Children can normally operate their own bank or building society account from around the age of seven. However, there are other types of investment which can be suitable for children, which are legally held on their behalf by adults until they have grown up. There are two main ways in which this can be done:
You can invest up to £4,128 a year on behalf of a child each year, which can be held tax free. The child is able to take control of the investment from age 16 and has access from age 18.
Designated Accounts If you want to keep control over the money you have given to a child, such as a building society account or a savings plan, you can hold it in your own name but ‘designate’ it in the child’s name or initials too. This has the effect of ring-fencing the money for the child. The investment remains under your control and you will be liable for any tax which may be payable if the income generated is over £100 per annum. However all income arising from investments designated by anyone other than parents is always treated as the child’s and will therefore be tax free if they do not exceed their personal allowance (children have the same personal allowance as adults).
If you want the money you give to be the child’s property, then the simplest way to do this is through a bare trust. The investments are still in your name but you hold them in trust on behalf of the child.
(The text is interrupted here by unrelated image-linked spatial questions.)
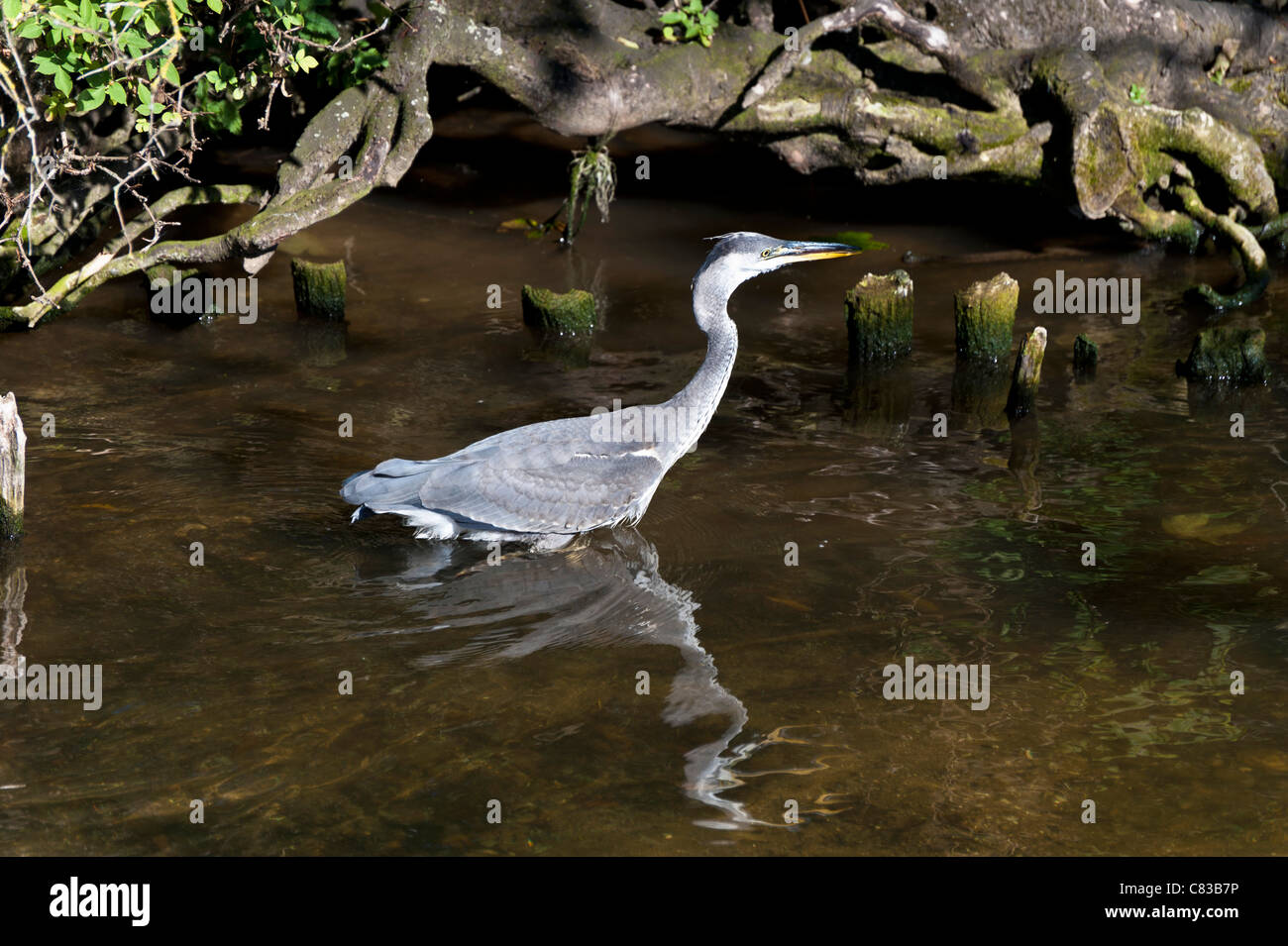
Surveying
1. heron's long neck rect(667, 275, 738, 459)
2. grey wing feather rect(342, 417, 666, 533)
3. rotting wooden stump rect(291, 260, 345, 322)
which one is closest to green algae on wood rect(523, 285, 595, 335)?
rotting wooden stump rect(291, 260, 345, 322)

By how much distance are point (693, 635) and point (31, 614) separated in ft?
11.4

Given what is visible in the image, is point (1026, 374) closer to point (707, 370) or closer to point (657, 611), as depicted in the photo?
point (707, 370)

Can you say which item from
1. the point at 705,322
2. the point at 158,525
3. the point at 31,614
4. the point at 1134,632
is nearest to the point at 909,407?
the point at 705,322

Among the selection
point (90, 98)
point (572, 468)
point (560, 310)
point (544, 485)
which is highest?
point (90, 98)

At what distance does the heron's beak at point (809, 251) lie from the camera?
808 centimetres

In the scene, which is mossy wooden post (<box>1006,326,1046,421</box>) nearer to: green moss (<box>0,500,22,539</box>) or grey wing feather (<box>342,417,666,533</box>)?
grey wing feather (<box>342,417,666,533</box>)

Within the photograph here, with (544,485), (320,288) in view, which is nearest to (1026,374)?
(544,485)

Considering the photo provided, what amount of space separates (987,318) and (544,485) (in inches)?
178

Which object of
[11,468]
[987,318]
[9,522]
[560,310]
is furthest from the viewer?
[560,310]

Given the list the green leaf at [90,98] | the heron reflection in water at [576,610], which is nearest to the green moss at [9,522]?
the heron reflection in water at [576,610]

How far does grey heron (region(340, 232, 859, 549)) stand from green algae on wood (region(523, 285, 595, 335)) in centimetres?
350

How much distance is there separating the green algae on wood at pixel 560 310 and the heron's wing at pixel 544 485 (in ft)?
12.5

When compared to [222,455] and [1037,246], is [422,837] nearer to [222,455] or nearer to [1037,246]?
[222,455]

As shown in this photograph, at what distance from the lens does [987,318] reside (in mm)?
10797
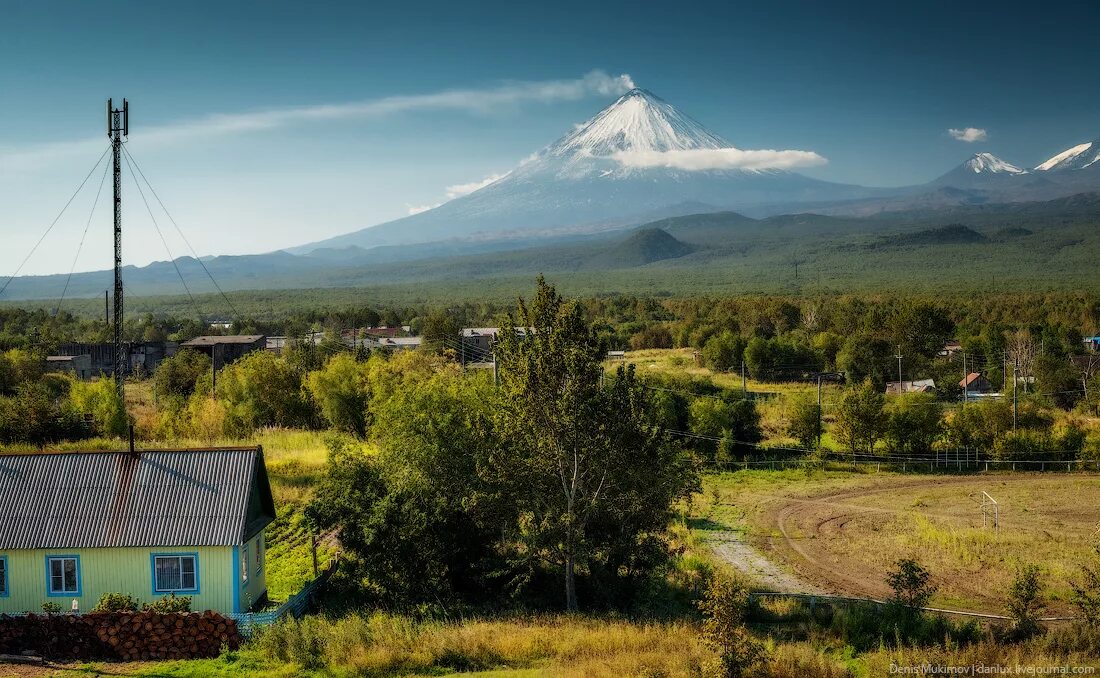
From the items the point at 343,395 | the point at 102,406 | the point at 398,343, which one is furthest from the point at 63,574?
the point at 398,343

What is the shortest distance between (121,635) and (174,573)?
1811mm

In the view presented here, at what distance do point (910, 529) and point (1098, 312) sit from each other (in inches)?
3128

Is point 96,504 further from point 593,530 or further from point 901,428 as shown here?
point 901,428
They are treated as the child’s for tax purposes, which can be particularly useful if you are likely to be making full use of your own annual capital gains tax allowance or are a higher rate taxpayer. When the child reaches 18, they will gain full control of the investments subject to the completion of the appropriate paperwork.
Other Types of Trust If you would like to make a gift to a child but do not want them to gain control when they reach 18, you could put the money into another type of trust, such as an accumulation and maintenance trust, where the trustees decide whether or not the beneficiaries receive any income or capital until they are aged 25, and even after that they may hold the capital back. Alternatively, you could use a general discretionary trust for greater flexibility.